他比三年前,老了很多。两鬓斑白,眼神里带着一丝疲惫。但那股久居上位的傲慢,
依然没有变。他没有带任何人,独自一人,走进了我的餐厅。「陈默,我们谈谈。」
他开门见山。「我跟你,没什么好谈的。」我正在擦拭我的厨刀,头也没抬。
「我知道你恨我们林家。」林正雄在我对面坐下,自己倒了一杯茶,「当年的事,
是子航不对,是我教子无方。我替他,向你道歉。」他嘴上说着道歉,但身体,却坐得笔直,
没有一丝歉意。在他看来,这只是一场交易。「开个价吧。」他说,「要多少钱,
你才肯放过林家?一千万?五千万?一个亿?」我终于停下了手中的动作。我抬起头,
看着他,笑了。「林总,你觉得,我现在的样子,像是缺钱吗?」林正雄的瞳孔,微微一缩。

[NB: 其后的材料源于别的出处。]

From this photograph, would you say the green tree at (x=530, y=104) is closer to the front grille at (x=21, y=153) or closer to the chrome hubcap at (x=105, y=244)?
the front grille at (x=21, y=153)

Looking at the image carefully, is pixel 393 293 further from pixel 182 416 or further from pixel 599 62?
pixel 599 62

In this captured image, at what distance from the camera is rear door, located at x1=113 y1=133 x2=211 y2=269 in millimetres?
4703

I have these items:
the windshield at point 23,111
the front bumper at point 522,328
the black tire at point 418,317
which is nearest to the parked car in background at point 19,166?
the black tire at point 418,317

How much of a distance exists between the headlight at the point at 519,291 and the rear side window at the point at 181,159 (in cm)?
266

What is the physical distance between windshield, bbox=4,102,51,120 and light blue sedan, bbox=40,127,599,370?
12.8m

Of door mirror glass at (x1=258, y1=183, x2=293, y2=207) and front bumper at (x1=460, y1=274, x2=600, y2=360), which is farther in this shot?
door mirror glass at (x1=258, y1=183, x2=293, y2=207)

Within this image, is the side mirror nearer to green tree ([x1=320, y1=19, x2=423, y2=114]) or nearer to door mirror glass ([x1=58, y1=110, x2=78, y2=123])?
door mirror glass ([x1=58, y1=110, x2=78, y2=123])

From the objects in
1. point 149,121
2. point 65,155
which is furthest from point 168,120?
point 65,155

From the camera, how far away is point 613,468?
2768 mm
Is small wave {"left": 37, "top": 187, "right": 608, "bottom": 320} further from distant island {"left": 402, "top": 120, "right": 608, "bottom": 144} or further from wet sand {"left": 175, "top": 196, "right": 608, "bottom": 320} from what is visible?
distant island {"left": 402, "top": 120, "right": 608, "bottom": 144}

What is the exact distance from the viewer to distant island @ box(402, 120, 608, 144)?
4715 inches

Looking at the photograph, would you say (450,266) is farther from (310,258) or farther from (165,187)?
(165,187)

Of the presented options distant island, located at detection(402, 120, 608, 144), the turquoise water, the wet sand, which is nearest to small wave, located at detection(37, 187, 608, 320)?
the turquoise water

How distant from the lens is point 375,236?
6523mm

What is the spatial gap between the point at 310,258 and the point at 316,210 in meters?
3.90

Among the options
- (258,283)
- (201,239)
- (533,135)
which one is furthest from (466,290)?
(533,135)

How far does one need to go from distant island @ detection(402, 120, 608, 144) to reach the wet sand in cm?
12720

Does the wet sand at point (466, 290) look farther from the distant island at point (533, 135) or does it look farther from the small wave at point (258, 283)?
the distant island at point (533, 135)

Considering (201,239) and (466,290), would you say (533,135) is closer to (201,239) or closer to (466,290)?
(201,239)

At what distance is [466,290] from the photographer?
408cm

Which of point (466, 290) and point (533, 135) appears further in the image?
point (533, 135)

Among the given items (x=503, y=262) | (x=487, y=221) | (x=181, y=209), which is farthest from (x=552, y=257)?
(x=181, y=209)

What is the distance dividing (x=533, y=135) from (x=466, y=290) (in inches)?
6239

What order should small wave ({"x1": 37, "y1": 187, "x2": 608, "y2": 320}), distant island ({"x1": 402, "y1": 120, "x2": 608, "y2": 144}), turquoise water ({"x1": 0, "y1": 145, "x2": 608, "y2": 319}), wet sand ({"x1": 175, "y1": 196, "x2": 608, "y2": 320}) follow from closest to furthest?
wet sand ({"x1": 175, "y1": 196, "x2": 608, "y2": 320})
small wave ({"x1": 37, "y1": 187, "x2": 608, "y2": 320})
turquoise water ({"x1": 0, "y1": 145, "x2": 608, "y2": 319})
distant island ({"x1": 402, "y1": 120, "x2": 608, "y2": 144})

「张九龄虽然厉害,但他不可能保你一辈子。」他沉声说,「年轻人,不要太气盛。
见好就收,才是聪明人。」「我不是年轻人了。」我将厨刀,重重地插在案板上,
刀身兀自嗡嗡作响,「我这三年的每一天,都是在地狱里过的。而你们,却心安理得地,
享受着我的一切。」我站起身,走到他面前。「钱?我不稀罕。」「我要的,是你林家,
从云端,跌落到泥潭里。」「我要你,尝一尝我当年所受的,百倍、千倍的痛苦!」
林正雄的脸色,终于变了。他猛地站起来,指着我。「你敢!」「你看我敢不敢。」
我迎着他的目光,毫不退缩。我从抽屉里,拿出白天那些检查组留下的文件,扔在他面前。